2.2.1. Saccharomyces cerevisiae . Although a number of fungal hosts have been designed and used successfully as heterologous hosts,39–42 three hosts have emerged to be the workhorse organisms. Baker's yeast, Saccharomyces cerevisiae, is widely used as a model eukaryote for research in biology, as well as food fermentation and industrial synthetic biology applications. It has been adopted for the reconstitution of biosynthetic pathways because of several attractive traits, including fast growth rate, generally regarded as safe (GRAS) status, accessible genetic tools, and very few endogenous secondary metabolites produced. Metabolic engineering of yeast is also highly advanced, producing nearly every major type of natural products at high titers (g L−1), including polyketides, terpenes, and alkaloids.43–48 One of the earlier engineering efforts to make yeast a suitable host for fungal polyketide and nonribosomal peptide biosynthesis was the integration of the A. nidulans phosphopantetheinyl (pPant) transferase npgA gene into the genome of BJ5464 to give BJ5464-NpgA.49,50 NpgA phosphopantetheinylates the active site serines in thiolation domains (ACP and PCP) in PKS and NPRS enzymes, which is essential for the thioester chemistry operated by these machineries. BJ5464-NpgA is analogous to the E. coli strain BAP1,51 in which the bacterial pPant transferase Sfp is expressed chromosomally from an engineered BL21(DE3) strain.

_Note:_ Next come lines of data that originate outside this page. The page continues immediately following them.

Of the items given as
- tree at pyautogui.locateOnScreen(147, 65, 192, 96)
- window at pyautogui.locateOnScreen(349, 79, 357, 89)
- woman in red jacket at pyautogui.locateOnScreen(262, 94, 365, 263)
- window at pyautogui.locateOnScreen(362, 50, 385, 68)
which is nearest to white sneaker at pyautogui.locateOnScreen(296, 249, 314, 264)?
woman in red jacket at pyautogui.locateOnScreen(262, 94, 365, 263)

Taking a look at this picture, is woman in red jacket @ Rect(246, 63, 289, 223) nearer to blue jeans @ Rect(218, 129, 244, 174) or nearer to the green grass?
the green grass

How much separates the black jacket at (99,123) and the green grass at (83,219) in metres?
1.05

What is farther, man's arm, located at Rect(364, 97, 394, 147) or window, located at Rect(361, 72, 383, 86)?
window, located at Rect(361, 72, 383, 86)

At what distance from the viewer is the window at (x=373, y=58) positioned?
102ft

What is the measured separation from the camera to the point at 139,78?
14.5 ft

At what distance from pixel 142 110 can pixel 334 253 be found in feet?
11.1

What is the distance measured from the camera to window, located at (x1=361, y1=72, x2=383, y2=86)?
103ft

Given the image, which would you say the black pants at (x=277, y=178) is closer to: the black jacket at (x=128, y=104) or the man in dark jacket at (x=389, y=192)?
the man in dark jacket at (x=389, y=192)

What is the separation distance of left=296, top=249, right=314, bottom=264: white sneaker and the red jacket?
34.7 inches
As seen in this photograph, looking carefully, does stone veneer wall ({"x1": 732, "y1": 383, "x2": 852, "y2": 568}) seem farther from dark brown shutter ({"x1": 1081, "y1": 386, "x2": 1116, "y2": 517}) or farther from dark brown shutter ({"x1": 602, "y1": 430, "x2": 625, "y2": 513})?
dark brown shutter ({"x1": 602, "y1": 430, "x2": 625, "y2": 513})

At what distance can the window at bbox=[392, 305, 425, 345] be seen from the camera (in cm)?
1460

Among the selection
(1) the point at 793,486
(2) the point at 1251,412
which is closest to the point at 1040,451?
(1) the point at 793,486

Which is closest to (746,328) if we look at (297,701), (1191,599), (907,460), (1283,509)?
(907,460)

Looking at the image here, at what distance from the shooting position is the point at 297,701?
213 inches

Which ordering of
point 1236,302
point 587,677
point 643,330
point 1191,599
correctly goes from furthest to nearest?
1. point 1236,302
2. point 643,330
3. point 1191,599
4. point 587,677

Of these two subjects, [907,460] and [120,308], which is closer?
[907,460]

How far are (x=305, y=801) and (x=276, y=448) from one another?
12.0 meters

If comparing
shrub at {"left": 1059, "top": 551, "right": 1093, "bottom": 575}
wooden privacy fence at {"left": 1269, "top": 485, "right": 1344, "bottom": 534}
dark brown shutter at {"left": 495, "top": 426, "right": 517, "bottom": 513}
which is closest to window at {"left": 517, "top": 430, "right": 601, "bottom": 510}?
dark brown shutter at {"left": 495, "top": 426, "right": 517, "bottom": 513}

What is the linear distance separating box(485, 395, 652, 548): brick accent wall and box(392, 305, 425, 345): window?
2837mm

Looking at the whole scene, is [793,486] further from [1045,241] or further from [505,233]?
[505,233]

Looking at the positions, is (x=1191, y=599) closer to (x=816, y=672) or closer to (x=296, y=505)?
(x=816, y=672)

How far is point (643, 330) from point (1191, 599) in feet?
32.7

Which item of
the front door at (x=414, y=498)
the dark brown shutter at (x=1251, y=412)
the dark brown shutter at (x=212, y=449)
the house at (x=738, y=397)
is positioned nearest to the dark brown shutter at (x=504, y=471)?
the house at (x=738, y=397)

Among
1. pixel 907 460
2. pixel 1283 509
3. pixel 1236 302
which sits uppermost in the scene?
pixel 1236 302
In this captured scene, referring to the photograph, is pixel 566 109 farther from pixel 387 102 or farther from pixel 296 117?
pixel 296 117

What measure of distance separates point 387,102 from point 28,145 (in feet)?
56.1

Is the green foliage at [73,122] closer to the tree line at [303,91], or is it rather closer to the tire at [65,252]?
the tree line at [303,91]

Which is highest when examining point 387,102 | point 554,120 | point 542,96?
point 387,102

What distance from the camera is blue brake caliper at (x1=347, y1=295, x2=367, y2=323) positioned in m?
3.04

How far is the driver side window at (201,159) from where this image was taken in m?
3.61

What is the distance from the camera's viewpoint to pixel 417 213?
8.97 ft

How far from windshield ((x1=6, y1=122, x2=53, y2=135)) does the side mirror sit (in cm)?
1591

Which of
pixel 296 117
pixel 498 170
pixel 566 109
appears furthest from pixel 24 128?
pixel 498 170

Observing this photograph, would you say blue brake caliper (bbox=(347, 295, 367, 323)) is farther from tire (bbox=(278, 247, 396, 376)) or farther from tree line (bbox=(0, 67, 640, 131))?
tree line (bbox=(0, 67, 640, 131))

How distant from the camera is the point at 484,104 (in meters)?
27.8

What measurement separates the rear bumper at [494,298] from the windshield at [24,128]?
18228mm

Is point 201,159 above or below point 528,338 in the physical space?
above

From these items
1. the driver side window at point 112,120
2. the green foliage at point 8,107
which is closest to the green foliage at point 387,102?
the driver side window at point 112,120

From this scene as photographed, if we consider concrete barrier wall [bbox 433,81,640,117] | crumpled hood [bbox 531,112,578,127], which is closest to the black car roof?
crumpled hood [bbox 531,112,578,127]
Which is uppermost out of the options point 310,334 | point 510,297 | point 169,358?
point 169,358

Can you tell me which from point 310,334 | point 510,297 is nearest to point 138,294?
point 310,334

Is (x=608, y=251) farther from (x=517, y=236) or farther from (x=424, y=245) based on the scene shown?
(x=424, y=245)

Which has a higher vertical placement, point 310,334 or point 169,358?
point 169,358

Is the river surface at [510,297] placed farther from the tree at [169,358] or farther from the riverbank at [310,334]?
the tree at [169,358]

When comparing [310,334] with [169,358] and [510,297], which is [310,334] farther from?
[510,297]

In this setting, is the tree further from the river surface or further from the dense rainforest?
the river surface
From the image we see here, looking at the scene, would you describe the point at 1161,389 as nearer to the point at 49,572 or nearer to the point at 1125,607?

An additional feature of BJ5464-NpgA, which is vital for its use in expression of large fungal biosynthetic enzymes, is the knockout of vacuole proteases PEP4 and PRB1. With these genetic changes, BJ5464-NpgA was shown to be suitable for functional expression of fungal megasynthases, including PKS (LovB, 330 kDa),52 NRPS (TqaA, 450 kDa)53 and PKS-NRPS (AspA, 493 kDa).54 Our lab further modified the strain to give RC01,55 which expresses a chromosomal integrated copy of Aspergillus terreus cytochrome P450 reductase (AtCPR). This redox partner enzyme is required for fungal P450 catalytic function as it provides two electrons, one at a time, to the P450 heme center during the catalytic cycle.56 With this integration, fungal pathways involving multiple P450s have been reconstituted or mined.55,57

High-throughput and scalable genome mining of fungal BGCs using yeast as the heterologous host was reported using the HEx platform.58 In this study, the host JHY702 was a heavily modified strain to combine the above features, including integration of npgA and atCPR, as well as modifications of genes involved in sporulation, respiratory growth, and protein expression, to improve strain robustness. Furthermore, the study examined the use of different ADH2-like promoters, which are inducible promoters activated upon glucose depletion and ethanol accumulation, from various yeast species. The sequentially divergent but functionally equivalent promoters allowed rapid pathway refactoring through yeast homologous recombination. Using HEx platform, 22 out of 41 tested BGCs from diverse fungal species produced detectable compounds, including polyketides, peptides and terpenes.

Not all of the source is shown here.